Page:

-- START --

Discharge of Contract by Agreement: Meaning, Types, and Legal Effects
DISCHARGE OF CONTRACT BY AGREEMENT
1. Introduction
Discharge of contract refers to the release of parties from further performance of their contractual obligations. Once a contract is discharged, the legal relationship created by the agreement comes to an end and neither party can insist on future performance unless a new contract is formed.
Under Ghanaian contract law, a contract may be discharged in four main ways:
- By agreement
- By performance
- By breach
- By frustration
This topic focuses on discharge by agreement, which arises where the parties voluntarily agree to bring their contract to an end.
Since contractual obligations are created by the free consent of the parties, the law recognizes that the same parties may by mutual consent determine how and when the contract should be terminated.
Most commercial contracts contain express termination clauses specifying the circumstances and procedures by which the agreement may be brought to an end. Where disputes arise regarding whether termination has occurred, the courts apply the objective test by examining the words and conduct of the parties to determine their true intention.
2. Meaning of Discharge by Agreement
Discharge by agreement occurs where both parties mutually consent to terminate their contractual relationship and release each other from further obligations.

-- END --

Stored rows:
-- START --

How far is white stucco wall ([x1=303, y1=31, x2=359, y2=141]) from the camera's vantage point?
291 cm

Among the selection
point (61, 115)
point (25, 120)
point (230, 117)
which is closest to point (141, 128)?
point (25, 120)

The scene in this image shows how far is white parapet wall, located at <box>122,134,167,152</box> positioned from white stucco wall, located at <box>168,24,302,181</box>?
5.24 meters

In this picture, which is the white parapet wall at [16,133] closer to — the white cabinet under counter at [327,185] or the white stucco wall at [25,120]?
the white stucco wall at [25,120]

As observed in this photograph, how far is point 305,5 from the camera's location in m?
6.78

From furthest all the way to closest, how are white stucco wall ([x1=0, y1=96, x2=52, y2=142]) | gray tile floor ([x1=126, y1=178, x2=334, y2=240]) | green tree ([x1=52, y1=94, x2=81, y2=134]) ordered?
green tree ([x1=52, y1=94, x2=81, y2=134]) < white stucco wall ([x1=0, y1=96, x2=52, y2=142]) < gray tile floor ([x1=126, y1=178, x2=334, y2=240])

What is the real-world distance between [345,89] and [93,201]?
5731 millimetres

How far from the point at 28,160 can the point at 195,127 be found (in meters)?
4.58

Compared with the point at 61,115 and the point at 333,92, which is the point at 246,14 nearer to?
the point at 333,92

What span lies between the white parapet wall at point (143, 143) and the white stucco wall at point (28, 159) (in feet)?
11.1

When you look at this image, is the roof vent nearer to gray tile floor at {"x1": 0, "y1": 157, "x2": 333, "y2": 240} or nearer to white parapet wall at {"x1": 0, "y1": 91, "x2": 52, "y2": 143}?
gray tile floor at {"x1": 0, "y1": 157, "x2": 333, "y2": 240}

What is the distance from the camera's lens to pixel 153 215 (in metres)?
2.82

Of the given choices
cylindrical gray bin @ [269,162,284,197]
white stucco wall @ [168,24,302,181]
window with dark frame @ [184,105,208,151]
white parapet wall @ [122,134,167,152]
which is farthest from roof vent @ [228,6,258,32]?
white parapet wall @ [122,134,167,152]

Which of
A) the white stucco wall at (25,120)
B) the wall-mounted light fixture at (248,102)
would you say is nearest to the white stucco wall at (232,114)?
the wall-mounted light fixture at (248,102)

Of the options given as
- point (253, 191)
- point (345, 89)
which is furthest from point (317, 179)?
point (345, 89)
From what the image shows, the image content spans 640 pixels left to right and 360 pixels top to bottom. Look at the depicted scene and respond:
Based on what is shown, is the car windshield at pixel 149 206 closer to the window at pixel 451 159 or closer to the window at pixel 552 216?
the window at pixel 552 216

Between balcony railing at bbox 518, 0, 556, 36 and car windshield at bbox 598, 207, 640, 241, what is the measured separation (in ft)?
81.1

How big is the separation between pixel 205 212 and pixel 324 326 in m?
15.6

-- END --
-- START --

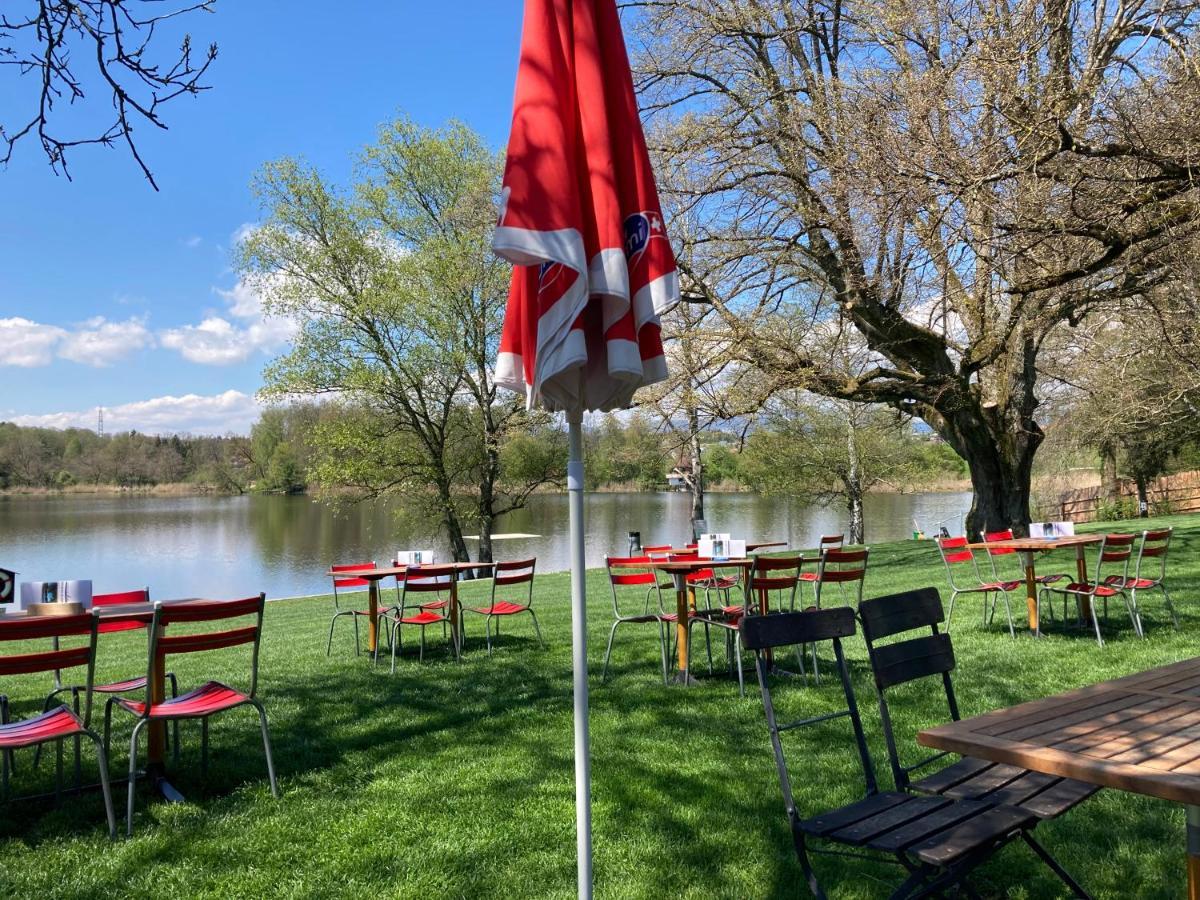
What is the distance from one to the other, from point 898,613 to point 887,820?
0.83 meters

-- END --

Challenges:
**1)** Reproduce verbatim the passage of the text on discharge by agreement from "Under Ghanaian contract" up to and including "their true intention.".
**2)** Does each statement below agree with the text on discharge by agreement? Answer yes or no for each, and quote the deciding words of the text.
(a) Under Ghanaian contract law, a contract may be discharged in four main ways.
(b) When there is a dispute over whether termination has occurred, the courts look only at the written terms of the contract.
(c) After a contract is discharged, either party may still insist on future performance without forming a new contract.

Expected answers:
**1)**
Under Ghanaian contract law, a contract may be discharged in four main ways:
- By agreement
- By performance
- By breach
- By frustration
This topic focuses on discharge by agreement, which arises where the parties voluntarily agree to bring their contract to an end.
Since contractual obligations are created by the free consent of the parties, the law recognizes that the same parties may by mutual consent determine how and when the contract should be terminated.
Most commercial contracts contain express termination clauses specifying the circumstances and procedures by which the agreement may be brought to an end. Where disputes arise regarding whether termination has occurred, the courts apply the objective test by examining the words and conduct of the parties to determine their true intention.

**2)**
(a) Yes: "Under Ghanaian contract law, a contract may be discharged in four main ways"
(b) No: "the courts apply the objective test by examining the words and conduct of the parties to determine their true intention"
(c) No: "neither party can insist on future performance unless a new contract is formed"